J’ai découvert une addiction plus perfide, plus insidieuse, plus rampante que toutes celles que j’ai pu affronter jusqu’ici. Une souveraine invisible, régnant sur mes désirs et mes impulsions :
L’addiction à la dopamine facile.
Elle est la tyrannie du plaisir instantané, le règne de l’inaction, la promesse d’une satisfaction immédiate au prix du mouvement, de l’effort et du dépassement. Elle se niche dans les recoins les plus anodins du quotidien :
- Une bouffée de nicotine.
- Une scène de film qui hypnotise l’esprit.
- Un aliment sucré qui caresse les récepteurs du plaisir.
- Un scroll infini, un flux sans fin, une anesthésie de l’être.
La dopamine facile est une illusion chimique. Elle dévore l’action, anéantit l’initiative, réduit le corps au statut de spectateur, rivé au lit ou à l’écran, nourri par des plaisirs fugaces et creux.
En contraste, la dopamine authentique est une flamme arrachée au monde par la persévérance, la discipline et le mouvement.
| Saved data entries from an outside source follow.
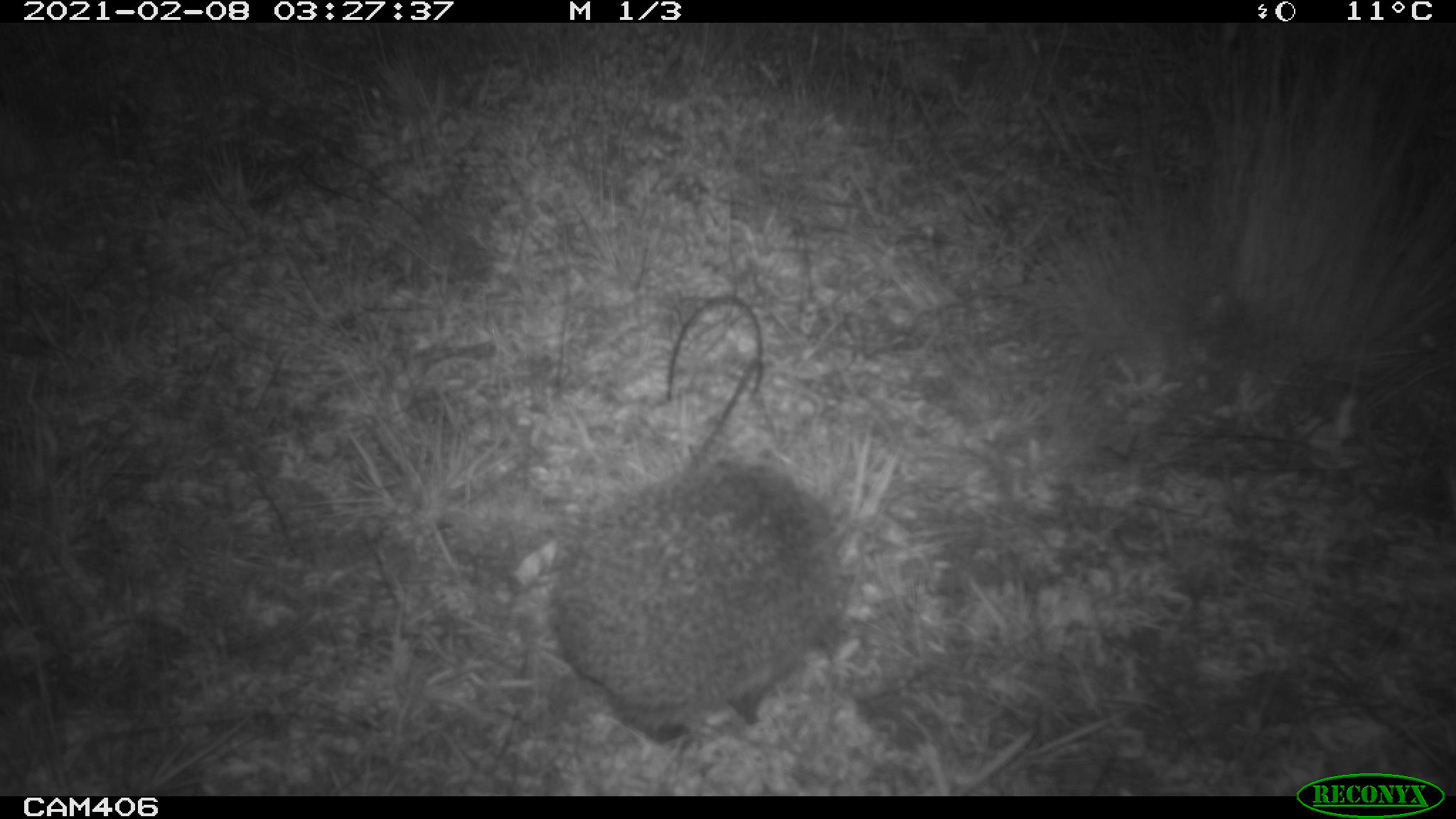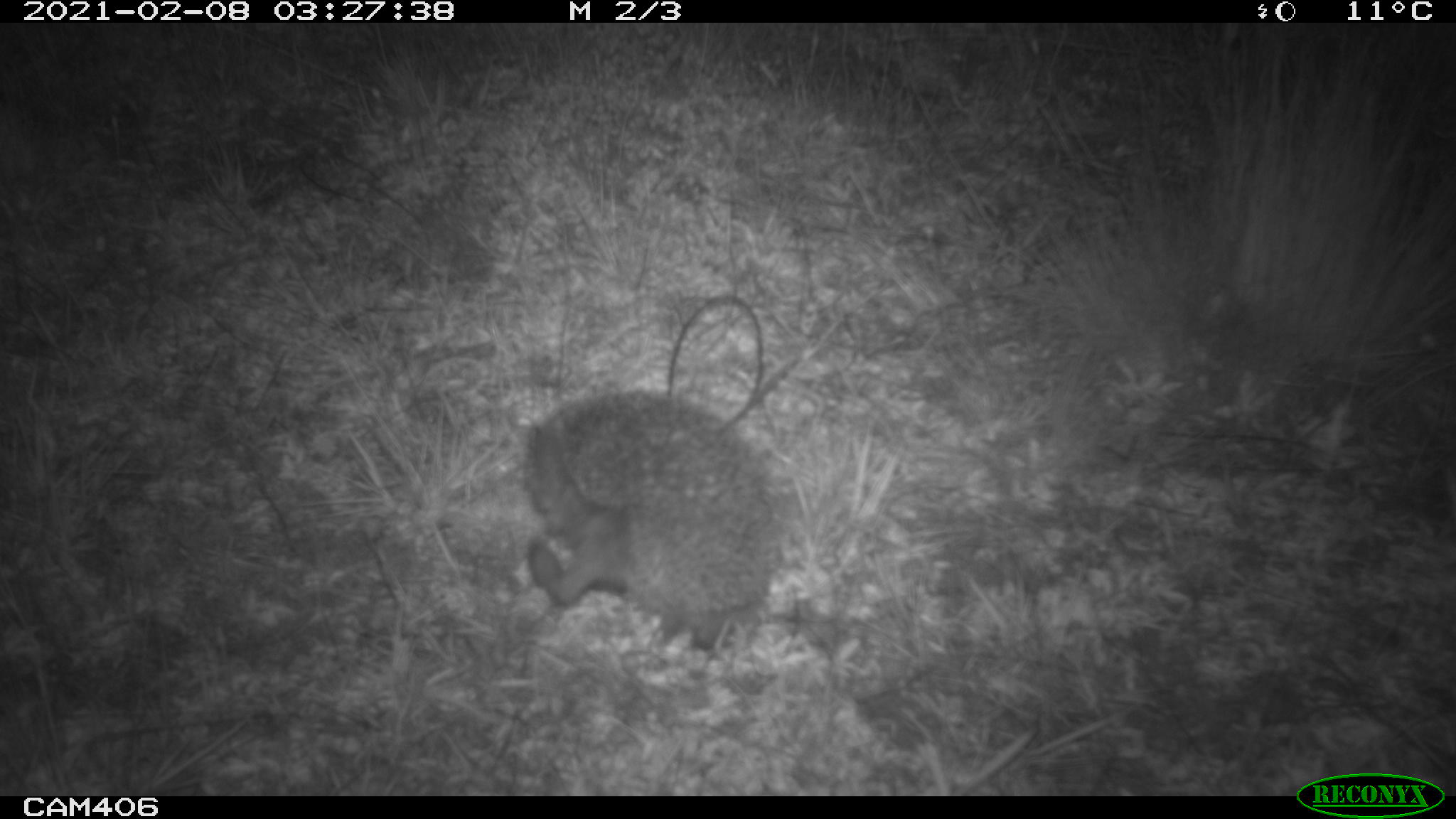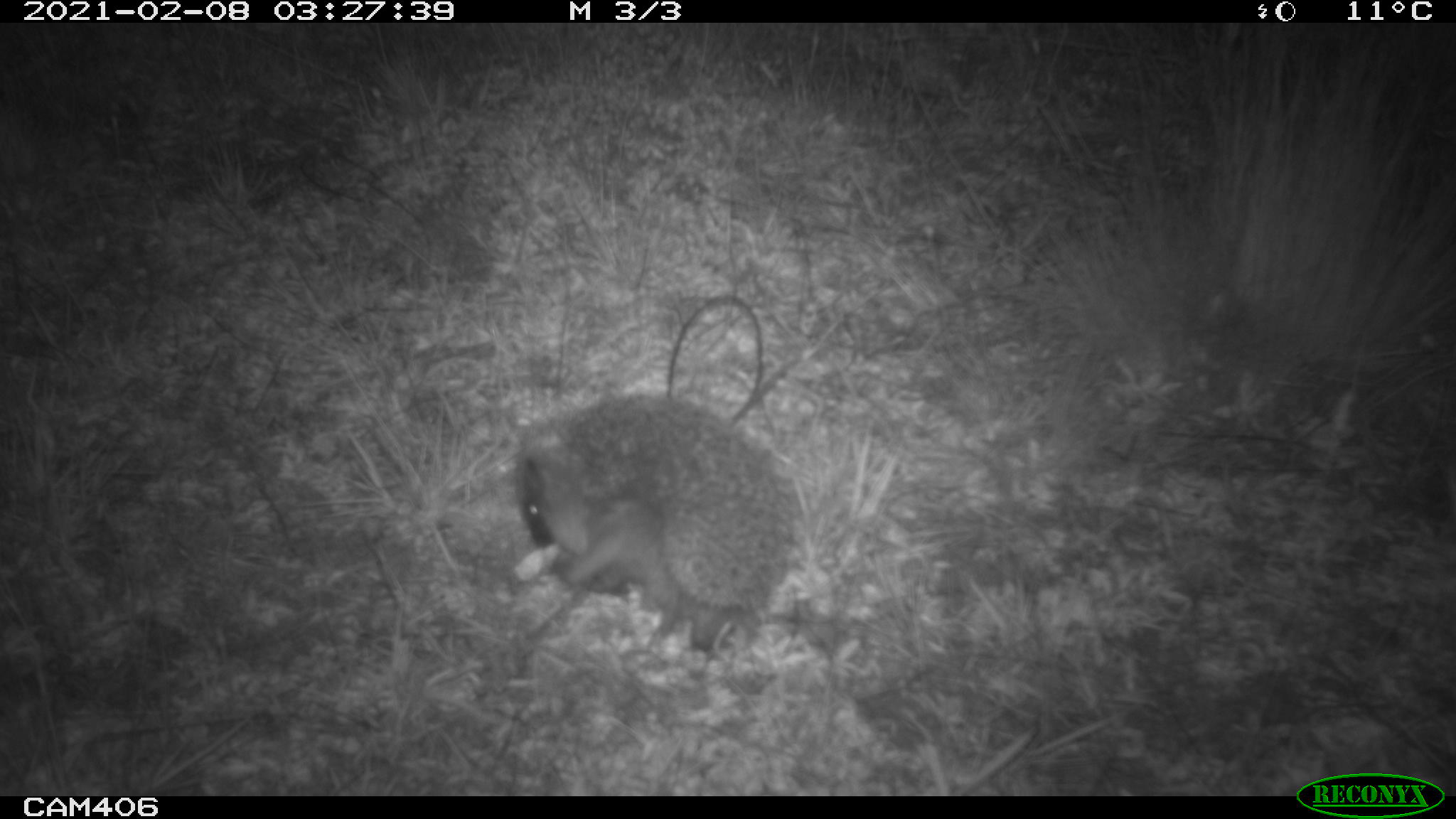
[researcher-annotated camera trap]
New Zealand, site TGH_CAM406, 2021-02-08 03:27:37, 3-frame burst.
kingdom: Animalia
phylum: Chordata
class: Mammalia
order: Eulipotyphla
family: Erinaceidae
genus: Erinaceus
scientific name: Erinaceus europaeus europaeus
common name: european hedgehog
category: hedgehog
Elle naît :
- Dans l’effort du corps, dans la sueur d’un exercice physique.
- Dans la conquête d’un objectif qui semblait hors de portée.
- Dans la résistance à la gratification immédiate au profit d’une récompense plus grande.
L’addiction à la dopamine facile engourdit, affaiblit, étiole. Elle transforme l’existence en une boucle de satisfaction éphémère, sans lendemain, sans grandeur.
Mais choisir la dopamine naturelle, c’est redevenir le forgeron de son propre destin. C’est détrôner l’illusion, renoncer au confort stérile pour entrer dans le royaume de l’action, du dépassement, de la vie pleinement vécue.
Il est temps de quitter le règne du facile et de reprendre la route du grandiose.